- _PROBLEM TO SOLVE_
Write down each of the records again, exactly and in full.

* * *

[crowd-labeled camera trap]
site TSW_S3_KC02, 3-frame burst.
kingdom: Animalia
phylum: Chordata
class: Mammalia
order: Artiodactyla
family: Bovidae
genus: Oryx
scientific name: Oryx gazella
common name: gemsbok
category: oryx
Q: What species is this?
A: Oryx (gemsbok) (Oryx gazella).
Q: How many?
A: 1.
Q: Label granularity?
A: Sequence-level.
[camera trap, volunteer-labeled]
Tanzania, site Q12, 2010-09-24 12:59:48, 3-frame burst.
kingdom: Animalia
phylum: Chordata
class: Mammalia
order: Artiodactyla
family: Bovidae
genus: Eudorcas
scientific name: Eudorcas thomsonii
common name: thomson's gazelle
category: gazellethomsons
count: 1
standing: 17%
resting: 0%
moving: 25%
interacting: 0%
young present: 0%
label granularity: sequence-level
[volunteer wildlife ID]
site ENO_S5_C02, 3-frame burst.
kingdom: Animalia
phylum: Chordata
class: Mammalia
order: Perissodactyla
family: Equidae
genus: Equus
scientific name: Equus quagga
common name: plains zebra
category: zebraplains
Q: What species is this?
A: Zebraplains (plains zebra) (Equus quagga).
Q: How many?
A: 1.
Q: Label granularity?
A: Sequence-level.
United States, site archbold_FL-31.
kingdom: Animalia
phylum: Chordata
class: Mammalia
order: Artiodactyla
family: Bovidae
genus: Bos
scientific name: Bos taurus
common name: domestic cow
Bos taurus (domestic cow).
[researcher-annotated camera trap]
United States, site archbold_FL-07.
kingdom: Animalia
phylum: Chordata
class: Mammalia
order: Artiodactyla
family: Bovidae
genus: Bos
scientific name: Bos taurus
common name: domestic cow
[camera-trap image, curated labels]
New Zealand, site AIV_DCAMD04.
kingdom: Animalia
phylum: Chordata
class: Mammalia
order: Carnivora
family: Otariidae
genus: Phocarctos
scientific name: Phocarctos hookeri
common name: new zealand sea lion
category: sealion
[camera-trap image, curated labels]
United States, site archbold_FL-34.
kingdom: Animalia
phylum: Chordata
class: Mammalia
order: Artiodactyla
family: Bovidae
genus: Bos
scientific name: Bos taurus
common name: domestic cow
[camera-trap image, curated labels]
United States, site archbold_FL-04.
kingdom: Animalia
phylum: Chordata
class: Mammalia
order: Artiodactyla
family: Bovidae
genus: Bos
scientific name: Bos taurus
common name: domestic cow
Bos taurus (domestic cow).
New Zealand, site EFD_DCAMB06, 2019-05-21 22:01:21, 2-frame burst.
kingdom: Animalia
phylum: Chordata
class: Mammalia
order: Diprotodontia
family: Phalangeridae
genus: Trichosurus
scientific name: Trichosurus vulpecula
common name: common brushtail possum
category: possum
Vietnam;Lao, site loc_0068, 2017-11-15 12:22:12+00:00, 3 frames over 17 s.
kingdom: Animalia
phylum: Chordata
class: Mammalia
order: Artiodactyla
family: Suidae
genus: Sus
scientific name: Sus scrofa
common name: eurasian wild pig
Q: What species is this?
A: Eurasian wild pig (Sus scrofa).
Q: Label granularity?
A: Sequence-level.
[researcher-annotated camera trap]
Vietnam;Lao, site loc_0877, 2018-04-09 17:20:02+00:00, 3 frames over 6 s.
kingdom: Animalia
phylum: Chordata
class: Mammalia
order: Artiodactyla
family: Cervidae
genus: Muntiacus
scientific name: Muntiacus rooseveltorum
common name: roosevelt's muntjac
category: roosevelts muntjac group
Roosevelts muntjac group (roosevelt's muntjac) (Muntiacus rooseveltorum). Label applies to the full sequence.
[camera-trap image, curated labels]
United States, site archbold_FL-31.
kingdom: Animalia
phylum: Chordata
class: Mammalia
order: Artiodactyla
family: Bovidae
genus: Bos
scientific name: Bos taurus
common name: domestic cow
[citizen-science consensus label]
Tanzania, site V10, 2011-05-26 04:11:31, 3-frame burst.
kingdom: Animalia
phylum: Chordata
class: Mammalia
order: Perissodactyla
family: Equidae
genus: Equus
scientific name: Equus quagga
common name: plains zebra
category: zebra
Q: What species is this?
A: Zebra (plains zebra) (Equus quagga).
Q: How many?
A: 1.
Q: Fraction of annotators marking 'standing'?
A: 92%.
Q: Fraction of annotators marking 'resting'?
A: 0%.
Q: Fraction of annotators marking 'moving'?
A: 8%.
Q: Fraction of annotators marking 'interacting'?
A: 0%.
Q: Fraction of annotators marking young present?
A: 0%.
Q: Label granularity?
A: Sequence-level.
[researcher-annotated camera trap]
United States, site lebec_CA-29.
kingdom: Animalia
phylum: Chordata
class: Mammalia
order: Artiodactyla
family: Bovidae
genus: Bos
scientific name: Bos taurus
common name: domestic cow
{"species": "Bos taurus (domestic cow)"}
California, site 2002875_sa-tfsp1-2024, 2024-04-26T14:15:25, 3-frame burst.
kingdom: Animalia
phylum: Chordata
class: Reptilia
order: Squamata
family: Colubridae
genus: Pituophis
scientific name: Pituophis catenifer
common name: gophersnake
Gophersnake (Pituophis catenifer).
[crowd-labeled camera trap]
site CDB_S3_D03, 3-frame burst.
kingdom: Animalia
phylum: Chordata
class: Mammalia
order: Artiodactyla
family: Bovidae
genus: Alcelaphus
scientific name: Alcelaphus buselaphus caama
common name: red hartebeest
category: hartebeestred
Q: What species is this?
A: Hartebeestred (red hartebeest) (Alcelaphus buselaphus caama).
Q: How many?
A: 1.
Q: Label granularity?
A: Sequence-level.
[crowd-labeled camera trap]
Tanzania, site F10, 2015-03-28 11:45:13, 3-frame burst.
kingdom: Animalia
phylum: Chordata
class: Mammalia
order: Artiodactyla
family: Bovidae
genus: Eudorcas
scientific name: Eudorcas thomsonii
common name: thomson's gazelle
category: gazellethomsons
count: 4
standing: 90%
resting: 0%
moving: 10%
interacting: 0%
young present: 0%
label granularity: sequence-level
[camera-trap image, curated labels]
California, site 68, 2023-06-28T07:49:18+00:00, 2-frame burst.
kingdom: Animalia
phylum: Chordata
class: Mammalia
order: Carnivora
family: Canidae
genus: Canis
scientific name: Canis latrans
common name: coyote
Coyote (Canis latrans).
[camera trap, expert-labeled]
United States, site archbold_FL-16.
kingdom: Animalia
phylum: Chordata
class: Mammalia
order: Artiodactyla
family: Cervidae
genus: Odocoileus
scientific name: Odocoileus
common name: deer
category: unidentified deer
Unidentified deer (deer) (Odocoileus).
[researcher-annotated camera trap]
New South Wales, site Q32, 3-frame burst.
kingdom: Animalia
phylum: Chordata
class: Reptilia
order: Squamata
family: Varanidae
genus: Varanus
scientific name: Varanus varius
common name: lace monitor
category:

* * *

- _EXERCISE SOLUTION_
[crowd-labeled camera trap]
site TSW_S3_KC02, 3-frame burst.
kingdom: Animalia
phylum: Chordata
class: Mammalia
order: Artiodactyla
family: Bovidae
genus: Oryx
scientific name: Oryx gazella
common name: gemsbok
category: oryx
Q: What species is this?
A: Oryx (gemsbok) (Oryx gazella).
Q: How many?
A: 1.
Q: Label granularity?
A: Sequence-level.
[camera trap, volunteer-labeled]
Tanzania, site Q12, 2010-09-24 12:59:48, 3-frame burst.
kingdom: Animalia
phylum: Chordata
class: Mammalia
order: Artiodactyla
family: Bovidae
genus: Eudorcas
scientific name: Eudorcas thomsonii
common name: thomson's gazelle
category: gazellethomsons
count: 1
standing: 17%
resting: 0%
moving: 25%
interacting: 0%
young present: 0%
label granularity: sequence-level
[volunteer wildlife ID]
site ENO_S5_C02, 3-frame burst.
kingdom: Animalia
phylum: Chordata
class: Mammalia
order: Perissodactyla
family: Equidae
genus: Equus
scientific name: Equus quagga
common name: plains zebra
category: zebraplains
Q: What species is this?
A: Zebraplains (plains zebra) (Equus quagga).
Q: How many?
A: 1.
Q: Label granularity?
A: Sequence-level.
United States, site archbold_FL-31.
kingdom: Animalia
phylum: Chordata
class: Mammalia
order: Artiodactyla
family: Bovidae
genus: Bos
scientific name: Bos taurus
common name: domestic cow
Bos taurus (domestic cow).
[researcher-annotated camera trap]
United States, site archbold_FL-07.
kingdom: Animalia
phylum: Chordata
class: Mammalia
order: Artiodactyla
family: Bovidae
genus: Bos
scientific name: Bos taurus
common name: domestic cow
[camera-trap image, curated labels]
New Zealand, site AIV_DCAMD04.
kingdom: Animalia
phylum: Chordata
class: Mammalia
order: Carnivora
family: Otariidae
genus: Phocarctos
scientific name: Phocarctos hookeri
common name: new zealand sea lion
category: sealion
[camera-trap image, curated labels]
United States, site archbold_FL-34.
kingdom: Animalia
phylum: Chordata
class: Mammalia
order: Artiodactyla
family: Bovidae
genus: Bos
scientific name: Bos taurus
common name: domestic cow
[camera-trap image, curated labels]
United States, site archbold_FL-04.
kingdom: Animalia
phylum: Chordata
class: Mammalia
order: Artiodactyla
family: Bovidae
genus: Bos
scientific name: Bos taurus
common name: domestic cow
Bos taurus (domestic cow).
New Zealand, site EFD_DCAMB06, 2019-05-21 22:01:21, 2-frame burst.
kingdom: Animalia
phylum: Chordata
class: Mammalia
order: Diprotodontia
family: Phalangeridae
genus: Trichosurus
scientific name: Trichosurus vulpecula
common name: common brushtail possum
category: possum
Vietnam;Lao, site loc_0068, 2017-11-15 12:22:12+00:00, 3 frames over 17 s.
kingdom: Animalia
phylum: Chordata
class: Mammalia
order: Artiodactyla
family: Suidae
genus: Sus
scientific name: Sus scrofa
common name: eurasian wild pig
Q: What species is this?
A: Eurasian wild pig (Sus scrofa).
Q: Label granularity?
A: Sequence-level.
[researcher-annotated camera trap]
Vietnam;Lao, site loc_0877, 2018-04-09 17:20:02+00:00, 3 frames over 6 s.
kingdom: Animalia
phylum: Chordata
class: Mammalia
order: Artiodactyla
family: Cervidae
genus: Muntiacus
scientific name: Muntiacus rooseveltorum
common name: roosevelt's muntjac
category: roosevelts muntjac group
Roosevelts muntjac group (roosevelt's muntjac) (Muntiacus rooseveltorum). Label applies to the full sequence.
[camera-trap image, curated labels]
United States, site archbold_FL-31.
kingdom: Animalia
phylum: Chordata
class: Mammalia
order: Artiodactyla
family: Bovidae
genus: Bos
scientific name: Bos taurus
common name: domestic cow
[citizen-science consensus label]
Tanzania, site V10, 2011-05-26 04:11:31, 3-frame burst.
kingdom: Animalia
phylum: Chordata
class: Mammalia
order: Perissodactyla
family: Equidae
genus: Equus
scientific name: Equus quagga
common name: plains zebra
category: zebra
Q: What species is this?
A: Zebra (plains zebra) (Equus quagga).
Q: How many?
A: 1.
Q: Fraction of annotators marking 'standing'?
A: 92%.
Q: Fraction of annotators marking 'resting'?
A: 0%.
Q: Fraction of annotators marking 'moving'?
A: 8%.
Q: Fraction of annotators marking 'interacting'?
A: 0%.
Q: Fraction of annotators marking young present?
A: 0%.
Q: Label granularity?
A: Sequence-level.
[researcher-annotated camera trap]
United States, site lebec_CA-29.
kingdom: Animalia
phylum: Chordata
class: Mammalia
order: Artiodactyla
family: Bovidae
genus: Bos
scientific name: Bos taurus
common name: domestic cow
{"species": "Bos taurus (domestic cow)"}
California, site 2002875_sa-tfsp1-2024, 2024-04-26T14:15:25, 3-frame burst.
kingdom: Animalia
phylum: Chordata
class: Reptilia
order: Squamata
family: Colubridae
genus: Pituophis
scientific name: Pituophis catenifer
common name: gophersnake
Gophersnake (Pituophis catenifer).
[crowd-labeled camera trap]
site CDB_S3_D03, 3-frame burst.
kingdom: Animalia
phylum: Chordata
class: Mammalia
order: Artiodactyla
family: Bovidae
genus: Alcelaphus
scientific name: Alcelaphus buselaphus caama
common name: red hartebeest
category: hartebeestred
Q: What species is this?
A: Hartebeestred (red hartebeest) (Alcelaphus buselaphus caama).
Q: How many?
A: 1.
Q: Label granularity?
A: Sequence-level.
[crowd-labeled camera trap]
Tanzania, site F10, 2015-03-28 11:45:13, 3-frame burst.
kingdom: Animalia
phylum: Chordata
class: Mammalia
order: Artiodactyla
family: Bovidae
genus: Eudorcas
scientific name: Eudorcas thomsonii
common name: thomson's gazelle
category: gazellethomsons
count: 4
standing: 90%
resting: 0%
moving: 10%
interacting: 0%
young present: 0%
label granularity: sequence-level
[camera-trap image, curated labels]
California, site 68, 2023-06-28T07:49:18+00:00, 2-frame burst.
kingdom: Animalia
phylum: Chordata
class: Mammalia
order: Carnivora
family: Canidae
genus: Canis
scientific name: Canis latrans
common name: coyote
Coyote (Canis latrans).
[camera trap, expert-labeled]
United States, site archbold_FL-16.
kingdom: Animalia
phylum: Chordata
class: Mammalia
order: Artiodactyla
family: Cervidae
genus: Odocoileus
scientific name: Odocoileus
common name: deer
category: unidentified deer
Unidentified deer (deer) (Odocoileus).
[researcher-annotated camera trap]
New South Wales, site Q32, 3-frame burst.
kingdom: Animalia
phylum: Chordata
class: Reptilia
order: Squamata
family: Varanidae
genus: Varanus
scientific name: Varanus varius
common name: lace monitor
category:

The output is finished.